THE HAGUE (AFP).- Last week's heist of paintings including a Picasso and Monets from a Dutch museum could be linked to the seizure of eight tonnes of cocaine in Belgium days earlier, a security expert said Wednesday.

The October 16 theft from Rotterdam's Kunsthal museum saw thieves disappear into the night with seven major artworks, the biggest such crime in 20 years, and is as yet unsolved, with police repeating appeals for witnesses.

"A senior police officer called me with the theory that the theft was linked to drug trafficking," Ton Cremers, a former head of security at the world-famous Rijksmuseum in Amsterdam, told AFP.

The paintings, worth between 50 million and 200 million euros according to different estimates, may have been taken to repay an underworld debt resulting from the seizure of the massive amount of cocaine in Antwerp just four days earlier.

"It's just a theory," said Cremers, now a museum security consultant, but "the possibility is great."

"In 20 years of this job I have observed very close links between art and drug trafficking," he said.

Cremers declined to say what nationality the police source was, except that it was neither Dutch nor Belgian.
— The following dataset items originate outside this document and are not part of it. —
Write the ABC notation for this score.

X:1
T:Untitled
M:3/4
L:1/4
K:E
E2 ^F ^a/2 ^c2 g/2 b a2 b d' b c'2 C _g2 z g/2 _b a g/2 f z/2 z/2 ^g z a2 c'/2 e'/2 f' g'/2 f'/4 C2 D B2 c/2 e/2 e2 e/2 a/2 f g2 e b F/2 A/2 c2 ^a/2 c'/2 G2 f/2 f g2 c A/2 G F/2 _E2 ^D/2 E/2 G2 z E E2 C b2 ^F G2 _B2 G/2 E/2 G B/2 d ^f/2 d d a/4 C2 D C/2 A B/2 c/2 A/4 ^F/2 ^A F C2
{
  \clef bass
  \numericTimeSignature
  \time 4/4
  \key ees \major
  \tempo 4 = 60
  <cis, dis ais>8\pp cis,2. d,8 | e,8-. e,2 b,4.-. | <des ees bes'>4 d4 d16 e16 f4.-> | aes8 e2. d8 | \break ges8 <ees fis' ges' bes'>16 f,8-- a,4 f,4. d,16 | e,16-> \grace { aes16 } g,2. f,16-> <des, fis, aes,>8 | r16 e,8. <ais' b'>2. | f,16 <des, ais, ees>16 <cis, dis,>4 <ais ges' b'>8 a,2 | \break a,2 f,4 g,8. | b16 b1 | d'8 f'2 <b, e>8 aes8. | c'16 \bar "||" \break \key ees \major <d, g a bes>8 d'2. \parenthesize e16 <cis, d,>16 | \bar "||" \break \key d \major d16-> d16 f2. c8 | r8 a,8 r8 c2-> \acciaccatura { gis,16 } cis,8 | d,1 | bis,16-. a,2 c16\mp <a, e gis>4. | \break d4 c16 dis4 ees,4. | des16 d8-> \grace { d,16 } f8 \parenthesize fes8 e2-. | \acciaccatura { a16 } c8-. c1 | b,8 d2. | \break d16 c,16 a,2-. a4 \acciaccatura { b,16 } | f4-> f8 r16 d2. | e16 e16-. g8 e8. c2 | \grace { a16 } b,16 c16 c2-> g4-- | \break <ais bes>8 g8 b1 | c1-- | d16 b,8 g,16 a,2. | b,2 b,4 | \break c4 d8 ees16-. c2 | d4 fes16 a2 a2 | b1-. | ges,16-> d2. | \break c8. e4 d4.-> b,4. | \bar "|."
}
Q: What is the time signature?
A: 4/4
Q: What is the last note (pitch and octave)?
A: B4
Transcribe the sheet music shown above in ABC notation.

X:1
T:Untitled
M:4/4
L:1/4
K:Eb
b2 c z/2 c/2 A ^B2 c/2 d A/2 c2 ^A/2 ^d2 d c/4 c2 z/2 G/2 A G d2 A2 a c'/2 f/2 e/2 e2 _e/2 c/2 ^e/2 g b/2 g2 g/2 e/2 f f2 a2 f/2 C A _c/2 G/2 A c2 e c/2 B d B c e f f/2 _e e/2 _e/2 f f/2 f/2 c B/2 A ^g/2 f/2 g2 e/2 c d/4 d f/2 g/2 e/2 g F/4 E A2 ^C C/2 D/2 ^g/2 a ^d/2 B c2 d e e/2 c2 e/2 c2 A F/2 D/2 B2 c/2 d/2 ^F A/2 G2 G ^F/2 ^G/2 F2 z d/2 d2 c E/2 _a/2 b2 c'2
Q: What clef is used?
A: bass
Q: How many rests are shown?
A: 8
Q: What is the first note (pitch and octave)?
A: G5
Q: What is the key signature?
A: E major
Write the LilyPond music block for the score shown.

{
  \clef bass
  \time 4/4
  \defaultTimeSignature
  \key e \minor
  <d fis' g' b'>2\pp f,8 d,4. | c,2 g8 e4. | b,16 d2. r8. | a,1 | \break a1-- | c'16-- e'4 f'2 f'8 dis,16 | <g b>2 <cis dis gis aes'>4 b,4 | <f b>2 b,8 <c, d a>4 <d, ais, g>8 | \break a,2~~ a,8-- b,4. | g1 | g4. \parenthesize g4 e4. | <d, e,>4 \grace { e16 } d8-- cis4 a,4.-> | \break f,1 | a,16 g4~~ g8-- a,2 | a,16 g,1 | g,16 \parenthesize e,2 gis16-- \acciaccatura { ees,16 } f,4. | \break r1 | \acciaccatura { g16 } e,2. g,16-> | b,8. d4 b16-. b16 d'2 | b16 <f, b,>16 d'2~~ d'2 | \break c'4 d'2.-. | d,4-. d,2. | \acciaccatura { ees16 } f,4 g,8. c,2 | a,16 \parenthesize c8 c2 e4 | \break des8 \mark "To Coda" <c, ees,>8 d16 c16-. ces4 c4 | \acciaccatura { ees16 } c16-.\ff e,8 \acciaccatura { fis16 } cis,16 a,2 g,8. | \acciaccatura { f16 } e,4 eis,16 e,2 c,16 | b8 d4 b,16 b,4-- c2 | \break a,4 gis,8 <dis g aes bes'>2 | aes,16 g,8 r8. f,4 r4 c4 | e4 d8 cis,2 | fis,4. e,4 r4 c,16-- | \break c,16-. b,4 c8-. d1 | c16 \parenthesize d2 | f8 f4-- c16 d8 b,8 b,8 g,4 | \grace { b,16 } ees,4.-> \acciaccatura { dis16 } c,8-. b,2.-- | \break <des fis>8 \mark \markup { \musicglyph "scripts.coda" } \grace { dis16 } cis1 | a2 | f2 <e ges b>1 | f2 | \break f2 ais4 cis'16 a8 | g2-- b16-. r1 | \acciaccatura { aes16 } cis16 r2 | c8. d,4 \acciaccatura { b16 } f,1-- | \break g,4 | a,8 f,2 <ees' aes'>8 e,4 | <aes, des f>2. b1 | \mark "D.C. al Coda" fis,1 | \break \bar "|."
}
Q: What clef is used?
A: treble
The cocaine seized in the Belgian port city of Antwerp had a street value of 500 million euros ($650 million), one of the biggest hauls ever made in Europe.

Detectives followed the suspected traffickers across the border to Rotterdam where a Belgian trucker was arrested along with four Dutch men.

Dutch police last week released security camera footage of the Kunsthal heist showing two thieves making off with two Monets, a Picasso, a Gauguin, a Matisse, a Freud and another painting in an operation lasting less then two minutes.